Nel 2022 è tra i vincitori della XV Edizione del Concorso Nazionale ‘Ventaglio del Presidente’, indetto dall’ Associazione Stampa Parlamentare, dona personalmente al Presidente Mattarella l’opera.
Nell’ottobre dello stesso anno consegue la Laurea di primo livello con votazione 110 e lode.
Nello 2024 consegue la Laurea di secondo livello con votazione 110 e lode.
A maggio 2025 vince il secondo premio al V Concorso Regionale della Puglia “ArpaMare 2025”.
Attualmente è cultore della materia di Scultura all’Accademia di Belle Arti di Lecce.
Mostre personali a Conversano e Grottaglie (Evoluzioni) tra la primavera e l’estate del 2025.
Una tradizione di famiglia di ceramisti quella di Annibale, che vuole proseguire, iniziata fin dal 1860 e portata avanti dal papà Salvatore, il nonno Annibale, il bisnonno Michele ecc.

Michele Sarcone

Sono stato abbandonato, nel novembre del 1731, dietro la porta del Convento di Santa Maria La Nova a Terlizzi. Fui accolto, allevato ed educato amorevolmente dai Frati che mi misero a disposizione la loro ricca biblioteca e mi affidarono al dotto don Carlo Assalemme. A soli 16 anni proseguii gli studi a Napoli e mi laureai in medicina. Nel 1764 la terribile epidemia di ‘febbre putrida’ mieteva centinaia di vittime senza trovarne i rimedi. Mi concentrai, raccolsi testimonianze, ne osservai i sintomi e scoprii le cause che descrissi nella: ” Istoria aggiornata de’ mali osservati in Napoli nell’intero corso dell’anno 1764 “. Dimostrai che le malattie andavano studiate osservando gli ammalati o i cadaveri negli obitori per poi cercare i rimedi. La mia opera fu apprezzata in tutta l’Europa. Nel 1770 comparve un’epidemia di vaiolo pericolosa come la peste.
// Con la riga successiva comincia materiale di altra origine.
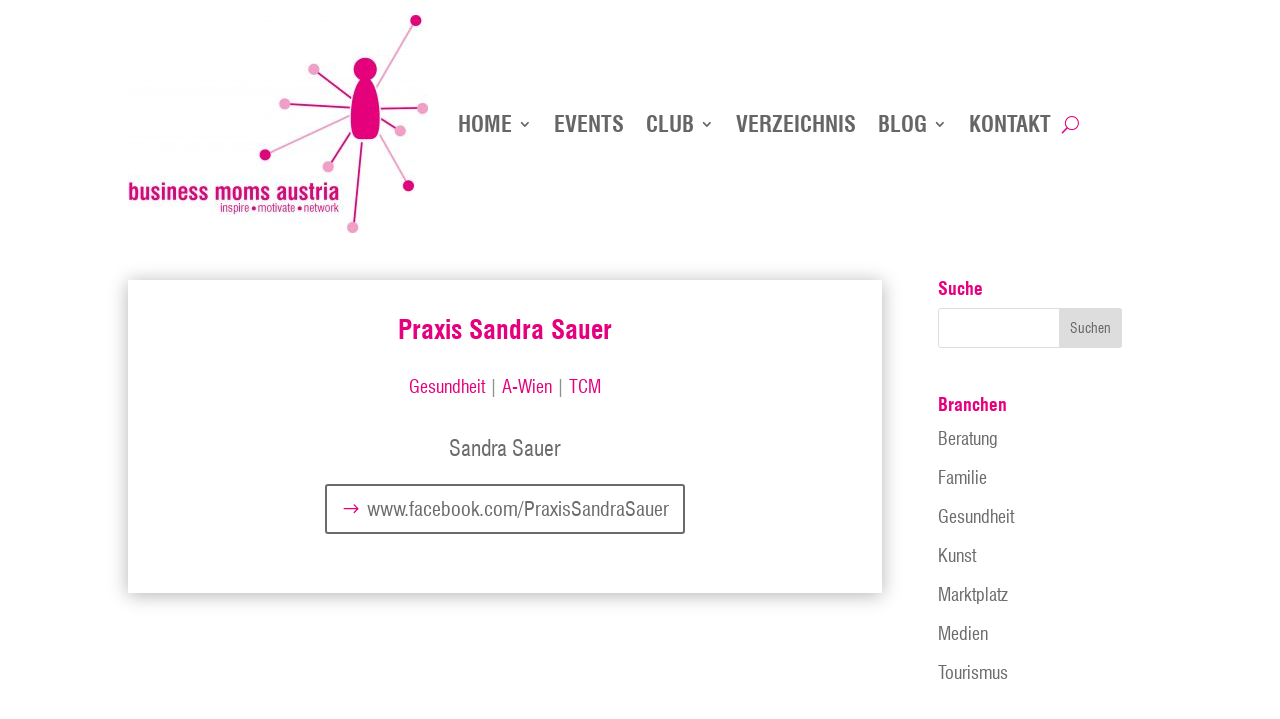

--- FILE ---
content_type: text/css
request_url: https://www.businessmoms.at/wp-content/themes/mbaierl-divi-child/assets/css/mb.css?ver=6.4.7
body_size: -102
content:
.mb-member-menu ul {
    flex-direction: column;
}

--- FILE ---
content_type: text/css
request_url: https://www.businessmoms.at/wp-content/themes/mbaierl-divi-child/style.css?ver=4.23.4
body_size: 201
content:
/*
 Theme Name:     Divi Child by Michael Baierl
 Theme URI:      https://mbaierl.com/
 Description:    Divi Child Theme by Michael Baierl
 Author:         Michael Baierl
 Author URI:     https://mbaierl.com/
 Template:       Divi
 Version:        1.0.0
*/

/* =Theme customization starts here
------------------------------------------------------- */


--- FILE ---
content_type: text/css
request_url: https://www.businessmoms.at/wp-content/et-cache/2042/et-core-unified-tb-31-tb-1353-tb-50-deferred-2042.min.css?ver=1767995466
body_size: 2046
content:
@font-face{font-family:"swisscb";font-display:swap;src:url("https://www.businessmoms.at/wp-content/uploads/et-fonts/swisscb.ttf") format("truetype")}@font-face{font-family:"swissc";font-display:swap;src:url("https://www.businessmoms.at/wp-content/uploads/et-fonts/swissc.ttf") format("truetype")}@font-face{font-family:"swisscb";font-display:swap;src:url("https://www.businessmoms.at/wp-content/uploads/et-fonts/swisscb.ttf") format("truetype")}@font-face{font-family:"swissc";font-display:swap;src:url("https://www.businessmoms.at/wp-content/uploads/et-fonts/swissc.ttf") format("truetype")}.et_pb_sidebar_0_tb_body.et_pb_widget_area h3:first-of-type,.et_pb_sidebar_0_tb_body.et_pb_widget_area h4:first-of-type,.et_pb_sidebar_0_tb_body.et_pb_widget_area h5:first-of-type,.et_pb_sidebar_0_tb_body.et_pb_widget_area h6:first-of-type,.et_pb_sidebar_0_tb_body.et_pb_widget_area h2:first-of-type,.et_pb_sidebar_0_tb_body.et_pb_widget_area h1:first-of-type,.et_pb_sidebar_0_tb_body.et_pb_widget_area .widget-title,.et_pb_sidebar_0_tb_body.et_pb_widget_area .widgettitle{font-family:'swisscb',Helvetica,Arial,Lucida,sans-serif;color:#e6007e!important}.et_pb_sidebar_0_tb_body.et_pb_widget_area,.et_pb_sidebar_0_tb_body.et_pb_widget_area li,.et_pb_sidebar_0_tb_body.et_pb_widget_area li:before,.et_pb_sidebar_0_tb_body.et_pb_widget_area a{font-family:'swissc',Helvetica,Arial,Lucida,sans-serif;color:#6b6b6b!important}.et_pb_sidebar_0_tb_body.et_pb_widget_area{background-color:rgba(0,0,0,0);border-style:none}.et_pb_column_1_tb_body{padding-top:0px;padding-right:0px;padding-bottom:0px;padding-left:0px}@font-face{font-family:"swisscb";font-display:swap;src:url("https://www.businessmoms.at/wp-content/uploads/et-fonts/swisscb.ttf") format("truetype")}@font-face{font-family:"swissc";font-display:swap;src:url("https://www.businessmoms.at/wp-content/uploads/et-fonts/swissc.ttf") format("truetype")}@font-face{font-family:"swisscb";font-display:swap;src:url("https://www.businessmoms.at/wp-content/uploads/et-fonts/swisscb.ttf") format("truetype")}@font-face{font-family:"swissc";font-display:swap;src:url("https://www.businessmoms.at/wp-content/uploads/et-fonts/swissc.ttf") format("truetype")}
Studiai come avveniva il contagio e ne suggerii i rimedi nell’opera: “Del contagio del vajolo…” che mi valse la nomina a Segretario della Reale Accademia di Scienze. Nel 1783, in seguito al terremoto in Calabria, mi misi alla guida di 18 soci per soccorrere i feriti e studiare le conseguenze. Mi recai a Sessa per curare un mio amico malato di polmonite. Lui guarì ma io rimasi contagiato e morii a Napoli il 25 gennaio 1797 perché nessuno riuscì a curarmi.
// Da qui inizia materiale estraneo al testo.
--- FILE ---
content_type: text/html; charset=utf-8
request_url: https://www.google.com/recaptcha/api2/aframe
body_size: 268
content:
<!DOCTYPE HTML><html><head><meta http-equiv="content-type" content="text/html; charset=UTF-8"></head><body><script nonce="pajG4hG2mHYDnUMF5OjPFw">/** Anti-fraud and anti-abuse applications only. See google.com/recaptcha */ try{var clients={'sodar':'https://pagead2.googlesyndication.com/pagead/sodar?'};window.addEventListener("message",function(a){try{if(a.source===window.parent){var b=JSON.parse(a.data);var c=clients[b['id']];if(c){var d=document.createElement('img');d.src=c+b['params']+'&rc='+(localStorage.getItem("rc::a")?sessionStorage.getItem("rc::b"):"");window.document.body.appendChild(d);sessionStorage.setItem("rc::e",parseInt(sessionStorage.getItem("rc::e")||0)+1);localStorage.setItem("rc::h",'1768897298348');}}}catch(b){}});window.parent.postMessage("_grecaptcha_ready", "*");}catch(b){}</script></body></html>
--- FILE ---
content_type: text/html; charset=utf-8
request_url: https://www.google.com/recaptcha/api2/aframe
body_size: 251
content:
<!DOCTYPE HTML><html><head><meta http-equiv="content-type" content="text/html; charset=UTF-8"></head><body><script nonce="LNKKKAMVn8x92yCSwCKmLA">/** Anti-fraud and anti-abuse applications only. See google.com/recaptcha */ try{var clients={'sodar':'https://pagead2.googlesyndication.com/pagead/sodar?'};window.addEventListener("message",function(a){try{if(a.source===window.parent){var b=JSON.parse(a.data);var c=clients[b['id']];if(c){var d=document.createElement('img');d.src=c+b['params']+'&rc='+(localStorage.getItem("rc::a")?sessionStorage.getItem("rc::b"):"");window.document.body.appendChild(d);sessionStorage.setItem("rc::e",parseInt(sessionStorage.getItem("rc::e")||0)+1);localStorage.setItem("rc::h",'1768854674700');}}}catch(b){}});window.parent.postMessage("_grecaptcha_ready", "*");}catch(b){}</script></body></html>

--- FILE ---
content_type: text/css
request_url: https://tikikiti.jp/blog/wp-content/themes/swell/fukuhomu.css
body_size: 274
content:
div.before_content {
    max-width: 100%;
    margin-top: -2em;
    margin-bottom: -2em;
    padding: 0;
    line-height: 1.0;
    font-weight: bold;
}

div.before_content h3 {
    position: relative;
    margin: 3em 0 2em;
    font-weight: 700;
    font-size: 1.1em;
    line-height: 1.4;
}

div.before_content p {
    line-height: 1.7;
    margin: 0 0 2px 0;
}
La mia interpretazione concettuale per la realizzazione del mezzo busto dedicato a Michele Sarcone è stata prima di tutto la sua vita da medico del ‘700… vasi sanguigni che uniscono gli occhi di chi ha visto, la bocca di chi ha raccontato, il cuore di chi ha messo il suo operato a disposizione di tutti, il cervello, la mente, di uno scienziato che si è contraddistinto messi in risalto dal lustro oro brillante in quarta cottura.